Submitted by Dan60093 t3_10came3 in singularity
If ChatGPT can generate code from simple prompts, then what's stopping OpenAI from setting up a positive coding feedback loop for it to work on its own fork of itself?
I understand that the code it generates is usually pretty simple and not always correct, but I feel like it's correct enough of the time that it could find the errors in them itself with additional "check this code before implementing" prompts from itself. I also understand that it's probably quite a bit more complicated than I'm realizing, but if even OpenAI's own team is using GPT as a coding assistant then surely there has to be a way to cut out the middle man with some finagling?
Beyond that, even if it couldn't do what I'm describing there must surely be some perfectly worded prompt out there that could get it to analyze its own hardware/software and come up with a running list of improvements that could be made and ways to go about doing that.
This is all assuming only ChatGPT's capabilities, too - if even ChatGPT could maybe probably do it, why on Earth wouldn't that be in place with GPT-4? They obviously have a working demo of it that's blowing investor's little slimy billionaire minds out of the water enough to secure funding without even having made any profit from ChatGPT, so it must be operational enough for simple code revisions and improvements.
I'll come right out and say it: why isn't ChatGPT the seed for a proto-AGI?
2bdb2 t1_j4f1d7p wrote
> If ChatGPT can generate code from simple prompts, then what's stopping OpenAI from setting up a positive coding feedback loop for it to work on its own fork of itself? > > I'll come right out and say it: why isn't ChatGPT the seed for a proto-AGI?

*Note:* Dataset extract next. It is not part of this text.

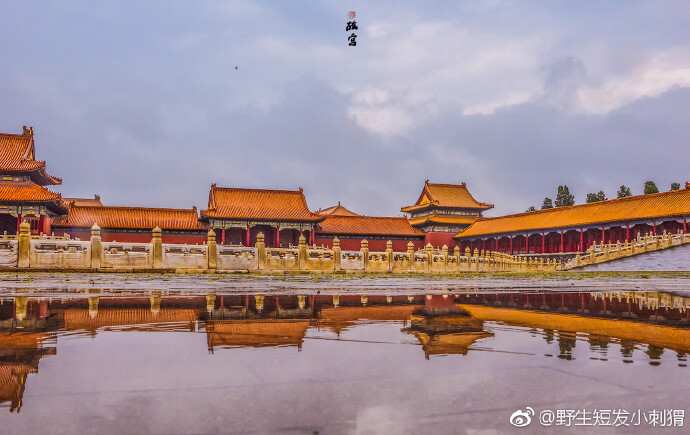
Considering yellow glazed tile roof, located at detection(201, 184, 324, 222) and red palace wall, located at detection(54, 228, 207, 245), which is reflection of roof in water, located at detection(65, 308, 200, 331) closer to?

Being generous, the code written by ChatGPT is at best at the level of a mediocre first year IT student. It can write simple boilerplate based on solutions it's already seen, but has limited ability to actually solve complex problems.
This is still an incredibly impressive achievement and it blows my mind every time I see it in action. But it's about as likely to make the next major breakthrough in AI research as our imaginary mediocre first year IT student is.
It's hard not to imagine a point where AI is able to improve itself faster than humans can, thus essentially writing the next version of itself. But we're not there yet.